La causa estructural: no es solo El Niño
Un análisis riguroso del récord oceánico de junio de 2026 exige separar dos variables que se están sumando pero que tienen causas distintas. La primera es el calentamiento global de origen antropogénico: la acumulación de CO₂ y otros gases de efecto invernadero en la atmósfera a consecuencia de la actividad humana —principalmente la quema de combustibles fósiles— provoca un calentamiento sostenido y acumulativo de los océanos. Los océanos absorben aproximadamente el 90% del calor adicional atrapado por esos gases, actuando como un enorme sumidero térmico que modera el calentamiento atmosférico pero lo concentra en sus masas de agua. La segunda variable es El Niño: un fenómeno natural de variabilidad climática interna —oscilaciones en la temperatura del Pacífico ecuatorial— que puede añadir entre 0,1 y 0,3 °C adicionales a las temperaturas globales en sus episodios más intensos. El récord de junio de 2026 es la suma de ambas: sobre la base de un océano ya calentado sistemáticamente por décadas de emisiones de GEI, El Niño actúa como acelerador que lleva las temperaturas a terreno histórico.

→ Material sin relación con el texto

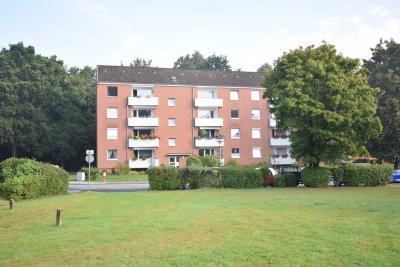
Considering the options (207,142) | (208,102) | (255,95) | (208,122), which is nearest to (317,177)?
(207,142)

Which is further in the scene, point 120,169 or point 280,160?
point 280,160

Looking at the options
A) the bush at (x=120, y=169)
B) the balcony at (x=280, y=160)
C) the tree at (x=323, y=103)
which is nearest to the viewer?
the tree at (x=323, y=103)

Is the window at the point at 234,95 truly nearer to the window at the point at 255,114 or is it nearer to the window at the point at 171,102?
the window at the point at 255,114

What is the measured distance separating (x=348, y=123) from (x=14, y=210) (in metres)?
20.9

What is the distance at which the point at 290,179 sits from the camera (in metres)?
30.8

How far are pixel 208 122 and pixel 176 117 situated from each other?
4.16m

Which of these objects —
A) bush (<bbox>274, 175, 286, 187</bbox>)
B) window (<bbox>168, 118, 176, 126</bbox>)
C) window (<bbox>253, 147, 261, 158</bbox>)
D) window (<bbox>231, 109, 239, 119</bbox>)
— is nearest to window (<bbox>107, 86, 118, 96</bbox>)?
window (<bbox>168, 118, 176, 126</bbox>)

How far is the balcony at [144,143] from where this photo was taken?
52156 mm

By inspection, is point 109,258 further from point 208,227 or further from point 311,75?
point 311,75

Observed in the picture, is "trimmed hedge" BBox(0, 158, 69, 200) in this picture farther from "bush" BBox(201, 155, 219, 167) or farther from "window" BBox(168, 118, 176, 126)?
"window" BBox(168, 118, 176, 126)

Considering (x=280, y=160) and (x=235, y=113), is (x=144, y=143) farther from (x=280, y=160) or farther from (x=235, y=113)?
(x=280, y=160)

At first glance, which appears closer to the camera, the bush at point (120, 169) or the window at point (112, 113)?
the bush at point (120, 169)

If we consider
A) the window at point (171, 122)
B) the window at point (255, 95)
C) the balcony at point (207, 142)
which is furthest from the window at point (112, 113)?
the window at point (255, 95)

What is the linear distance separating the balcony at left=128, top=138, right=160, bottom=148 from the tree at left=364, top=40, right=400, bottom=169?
24.6 m
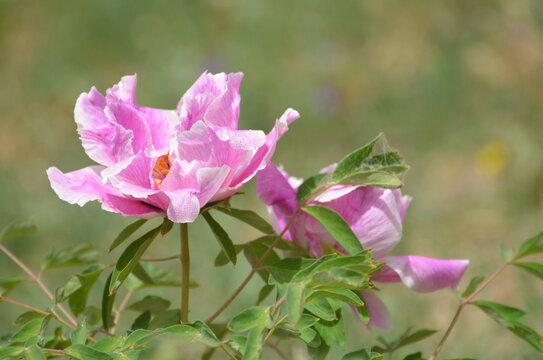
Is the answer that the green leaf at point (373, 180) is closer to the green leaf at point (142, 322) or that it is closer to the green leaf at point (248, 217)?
the green leaf at point (248, 217)

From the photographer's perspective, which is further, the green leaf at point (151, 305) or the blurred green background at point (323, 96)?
the blurred green background at point (323, 96)

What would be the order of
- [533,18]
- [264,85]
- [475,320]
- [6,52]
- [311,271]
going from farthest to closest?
[6,52], [264,85], [533,18], [475,320], [311,271]

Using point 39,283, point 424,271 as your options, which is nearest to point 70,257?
point 39,283

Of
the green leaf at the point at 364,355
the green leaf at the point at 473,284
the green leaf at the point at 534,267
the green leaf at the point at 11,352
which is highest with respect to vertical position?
the green leaf at the point at 534,267

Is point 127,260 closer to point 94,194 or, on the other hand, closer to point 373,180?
point 94,194

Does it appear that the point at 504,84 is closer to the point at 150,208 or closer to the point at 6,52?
the point at 6,52

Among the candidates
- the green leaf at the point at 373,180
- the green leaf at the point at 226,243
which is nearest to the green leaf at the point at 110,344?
the green leaf at the point at 226,243

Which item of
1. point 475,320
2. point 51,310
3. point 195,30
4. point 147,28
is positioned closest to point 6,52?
point 147,28
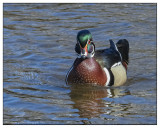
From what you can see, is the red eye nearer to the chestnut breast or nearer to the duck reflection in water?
the chestnut breast

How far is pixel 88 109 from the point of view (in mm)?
8070

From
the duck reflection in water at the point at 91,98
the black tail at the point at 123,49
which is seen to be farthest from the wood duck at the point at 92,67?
the black tail at the point at 123,49

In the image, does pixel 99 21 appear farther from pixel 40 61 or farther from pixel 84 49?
pixel 84 49

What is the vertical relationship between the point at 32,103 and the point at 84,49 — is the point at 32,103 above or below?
below

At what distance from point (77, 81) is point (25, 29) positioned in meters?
5.41

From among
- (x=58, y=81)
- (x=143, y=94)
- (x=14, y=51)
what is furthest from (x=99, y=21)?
(x=143, y=94)

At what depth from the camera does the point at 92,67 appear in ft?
30.0

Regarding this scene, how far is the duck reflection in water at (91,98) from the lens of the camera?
790 cm

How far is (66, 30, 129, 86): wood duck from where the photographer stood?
8969 millimetres

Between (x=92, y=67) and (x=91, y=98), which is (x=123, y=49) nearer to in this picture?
A: (x=92, y=67)

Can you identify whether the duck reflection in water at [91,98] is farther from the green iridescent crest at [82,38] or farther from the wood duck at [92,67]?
the green iridescent crest at [82,38]

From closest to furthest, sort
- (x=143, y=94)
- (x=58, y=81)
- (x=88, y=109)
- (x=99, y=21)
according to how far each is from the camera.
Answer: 1. (x=88, y=109)
2. (x=143, y=94)
3. (x=58, y=81)
4. (x=99, y=21)

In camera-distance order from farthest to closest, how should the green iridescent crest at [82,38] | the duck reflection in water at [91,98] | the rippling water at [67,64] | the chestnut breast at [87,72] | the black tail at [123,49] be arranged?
the black tail at [123,49] < the chestnut breast at [87,72] < the green iridescent crest at [82,38] < the duck reflection in water at [91,98] < the rippling water at [67,64]

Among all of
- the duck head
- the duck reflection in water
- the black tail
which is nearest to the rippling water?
the duck reflection in water
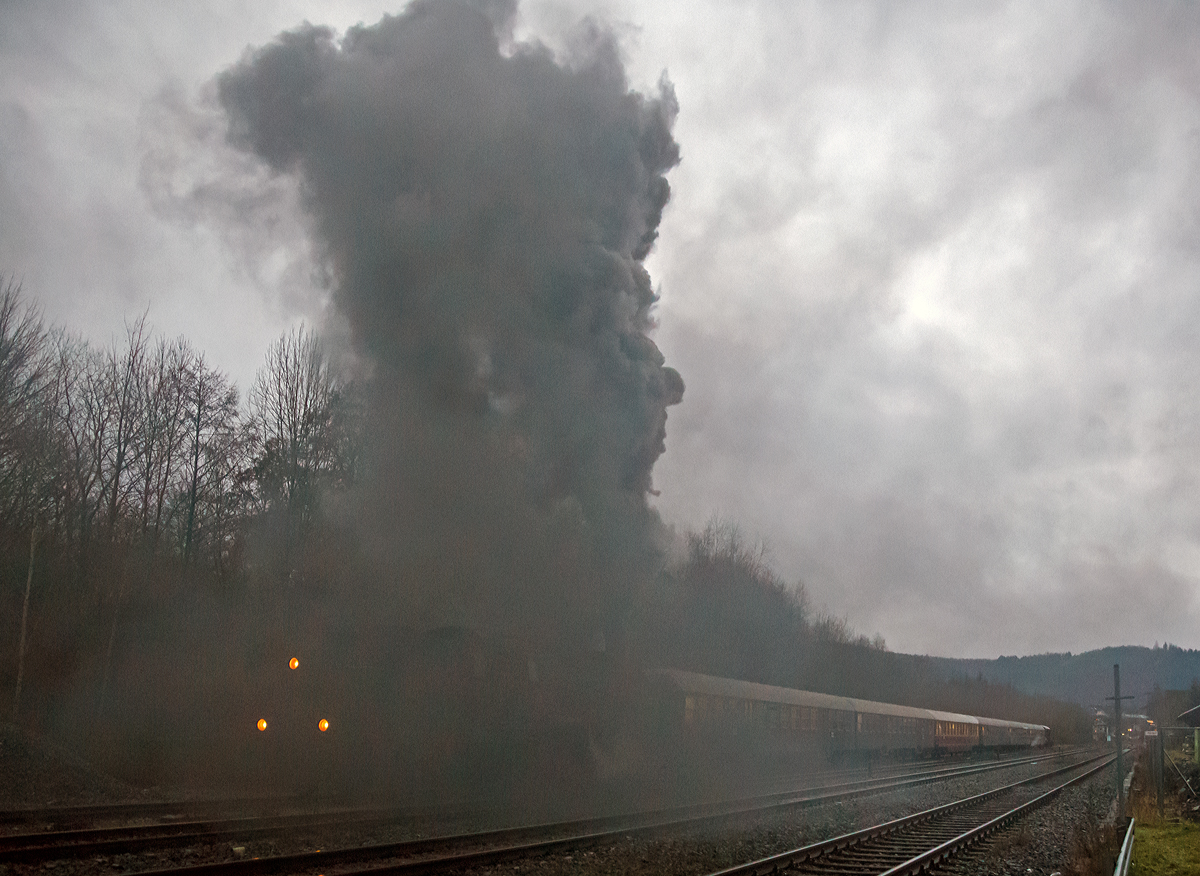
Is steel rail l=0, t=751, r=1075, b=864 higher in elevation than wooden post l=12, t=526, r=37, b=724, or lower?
lower

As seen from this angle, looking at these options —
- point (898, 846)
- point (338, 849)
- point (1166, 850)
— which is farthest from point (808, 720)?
point (338, 849)

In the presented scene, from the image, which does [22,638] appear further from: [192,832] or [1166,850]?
[1166,850]

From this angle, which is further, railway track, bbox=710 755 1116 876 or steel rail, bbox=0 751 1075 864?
railway track, bbox=710 755 1116 876

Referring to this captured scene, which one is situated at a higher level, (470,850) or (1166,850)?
(470,850)

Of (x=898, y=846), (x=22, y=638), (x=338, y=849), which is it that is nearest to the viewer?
(x=338, y=849)

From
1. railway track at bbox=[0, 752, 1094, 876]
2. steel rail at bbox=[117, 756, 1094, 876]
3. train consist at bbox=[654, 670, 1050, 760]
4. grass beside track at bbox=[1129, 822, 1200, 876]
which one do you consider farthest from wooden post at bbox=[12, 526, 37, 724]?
grass beside track at bbox=[1129, 822, 1200, 876]

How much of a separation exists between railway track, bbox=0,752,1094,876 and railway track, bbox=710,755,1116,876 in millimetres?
2342

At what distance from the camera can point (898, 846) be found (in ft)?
44.2

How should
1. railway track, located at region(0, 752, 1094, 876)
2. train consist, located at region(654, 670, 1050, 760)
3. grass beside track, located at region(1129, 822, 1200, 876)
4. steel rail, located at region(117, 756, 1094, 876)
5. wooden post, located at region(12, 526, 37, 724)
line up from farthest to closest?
train consist, located at region(654, 670, 1050, 760), wooden post, located at region(12, 526, 37, 724), grass beside track, located at region(1129, 822, 1200, 876), railway track, located at region(0, 752, 1094, 876), steel rail, located at region(117, 756, 1094, 876)

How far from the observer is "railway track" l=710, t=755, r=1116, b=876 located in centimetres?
1086

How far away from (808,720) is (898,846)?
709 inches

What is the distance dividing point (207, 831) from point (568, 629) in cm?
1096

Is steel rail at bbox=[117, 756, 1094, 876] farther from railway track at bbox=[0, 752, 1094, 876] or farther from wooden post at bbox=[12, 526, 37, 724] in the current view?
wooden post at bbox=[12, 526, 37, 724]

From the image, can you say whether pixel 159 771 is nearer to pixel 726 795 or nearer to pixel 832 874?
pixel 726 795
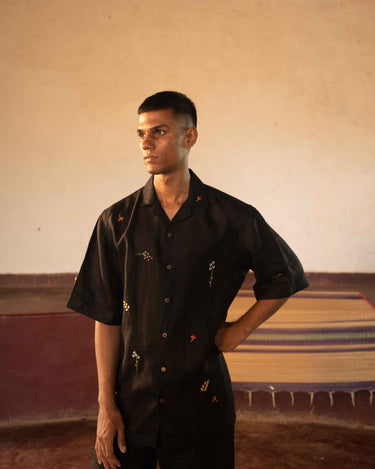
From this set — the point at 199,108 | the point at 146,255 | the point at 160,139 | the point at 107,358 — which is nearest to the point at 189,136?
the point at 160,139

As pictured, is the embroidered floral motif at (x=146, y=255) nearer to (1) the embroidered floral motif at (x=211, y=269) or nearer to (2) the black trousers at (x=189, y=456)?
(1) the embroidered floral motif at (x=211, y=269)

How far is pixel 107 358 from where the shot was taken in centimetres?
123

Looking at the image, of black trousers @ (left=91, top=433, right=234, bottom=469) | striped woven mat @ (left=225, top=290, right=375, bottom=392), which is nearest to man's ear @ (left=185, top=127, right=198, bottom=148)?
black trousers @ (left=91, top=433, right=234, bottom=469)

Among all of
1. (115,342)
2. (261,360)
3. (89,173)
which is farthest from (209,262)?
(89,173)

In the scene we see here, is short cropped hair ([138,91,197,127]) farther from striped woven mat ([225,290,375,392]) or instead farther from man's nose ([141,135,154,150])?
striped woven mat ([225,290,375,392])

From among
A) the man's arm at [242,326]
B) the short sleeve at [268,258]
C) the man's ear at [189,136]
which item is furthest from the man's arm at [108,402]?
the man's ear at [189,136]

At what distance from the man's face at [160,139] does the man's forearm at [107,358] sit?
0.42 m

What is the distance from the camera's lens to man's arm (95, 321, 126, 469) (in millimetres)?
1184

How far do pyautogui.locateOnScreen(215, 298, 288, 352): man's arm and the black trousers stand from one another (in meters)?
0.22

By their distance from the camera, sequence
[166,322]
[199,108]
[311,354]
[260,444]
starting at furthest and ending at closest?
[199,108], [311,354], [260,444], [166,322]

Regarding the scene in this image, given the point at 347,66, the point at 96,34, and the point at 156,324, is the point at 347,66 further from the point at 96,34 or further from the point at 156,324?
the point at 156,324

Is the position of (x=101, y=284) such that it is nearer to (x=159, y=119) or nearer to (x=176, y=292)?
(x=176, y=292)

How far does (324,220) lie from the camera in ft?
12.3

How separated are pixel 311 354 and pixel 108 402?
170 cm
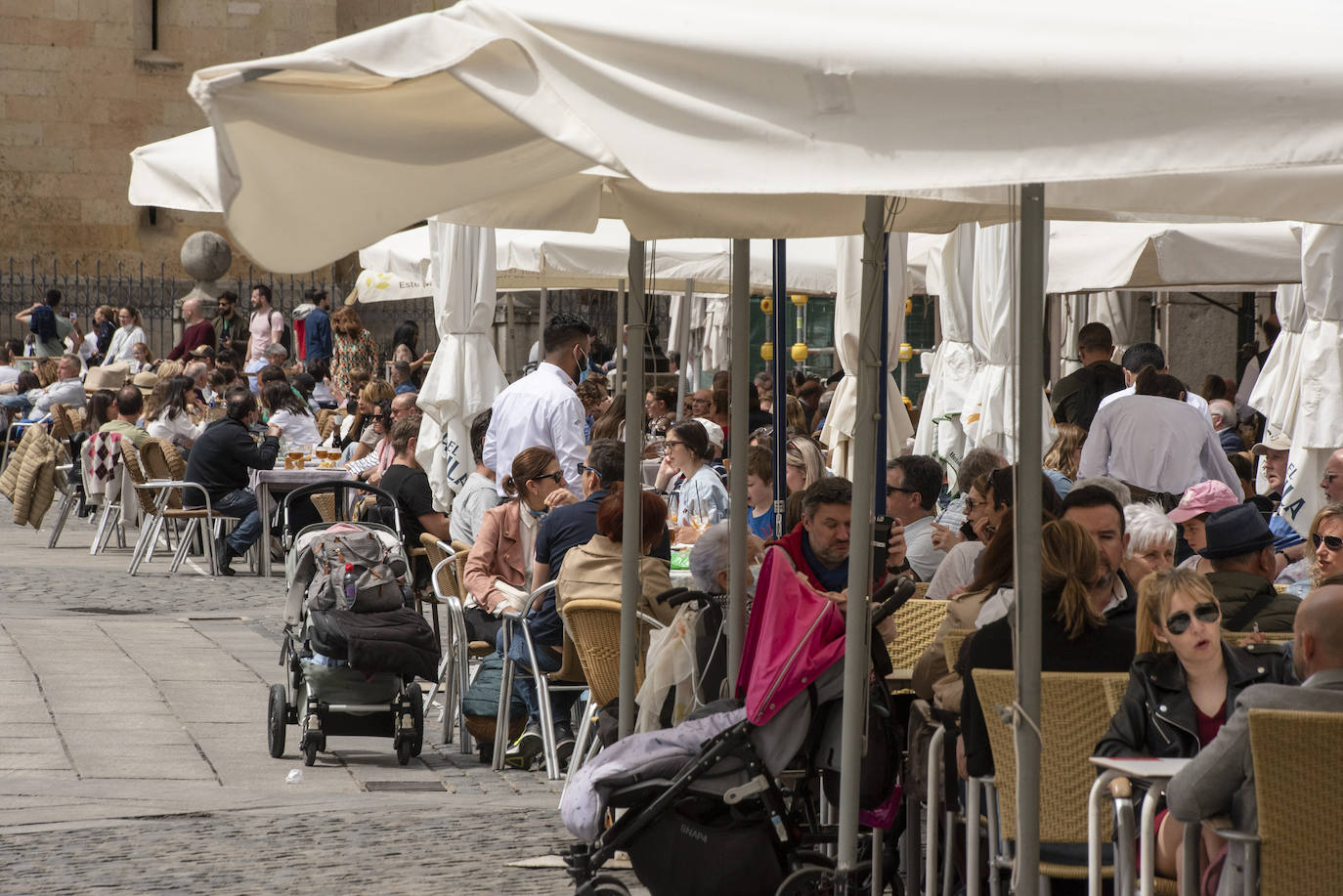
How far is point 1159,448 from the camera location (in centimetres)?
991

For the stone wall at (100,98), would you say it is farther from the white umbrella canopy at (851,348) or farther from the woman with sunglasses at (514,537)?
the woman with sunglasses at (514,537)

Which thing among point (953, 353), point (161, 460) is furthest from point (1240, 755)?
point (161, 460)

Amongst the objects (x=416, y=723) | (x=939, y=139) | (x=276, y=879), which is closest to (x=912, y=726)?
(x=276, y=879)

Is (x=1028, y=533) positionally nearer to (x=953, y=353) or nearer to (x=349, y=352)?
(x=953, y=353)

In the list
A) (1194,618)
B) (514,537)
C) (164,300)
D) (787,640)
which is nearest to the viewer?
(1194,618)

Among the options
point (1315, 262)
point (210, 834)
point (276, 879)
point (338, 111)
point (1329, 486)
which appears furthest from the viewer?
point (1315, 262)

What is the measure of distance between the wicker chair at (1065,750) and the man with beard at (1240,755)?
1.85 ft

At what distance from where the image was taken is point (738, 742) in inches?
199

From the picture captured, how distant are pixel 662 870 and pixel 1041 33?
265cm

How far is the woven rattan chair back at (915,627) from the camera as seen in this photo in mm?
6305

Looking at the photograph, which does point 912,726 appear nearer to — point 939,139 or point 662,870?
point 662,870

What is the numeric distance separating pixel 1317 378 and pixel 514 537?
Answer: 3837 millimetres

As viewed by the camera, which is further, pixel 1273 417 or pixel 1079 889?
pixel 1273 417

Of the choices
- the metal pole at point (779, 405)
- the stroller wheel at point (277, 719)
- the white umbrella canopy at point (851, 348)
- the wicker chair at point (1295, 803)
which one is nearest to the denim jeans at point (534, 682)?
the stroller wheel at point (277, 719)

La científica Mélanie Juza lo explicó con precisión: "el récord sin precedente alcanzado este año puede estar relacionado con el efecto coadyuvante de los propios efectos del calentamiento global y un evento de El Niño especialmente intenso". La importancia de esa distinción es política y estratégica: El Niño pasará —como ha pasado siempre— y las temperaturas oceánicas bajarán ligeramente tras su ciclo. Pero la base sobre la que el próximo La Niña y el próximo El Niño operarán será aún más cálida que la de 2026, porque el calentamiento antropogénico no retrocede. Cada nuevo ciclo de El Niño bate un récord más alto que el anterior. La pregunta ya no es si los océanos seguirán calentándose: los datos de doce años consecutivos son categóricos. La pregunta es qué velocidad y qué intensidad tendrá ese calentamiento en función de las decisiones de política energética y climática que se tomen en los próximos años.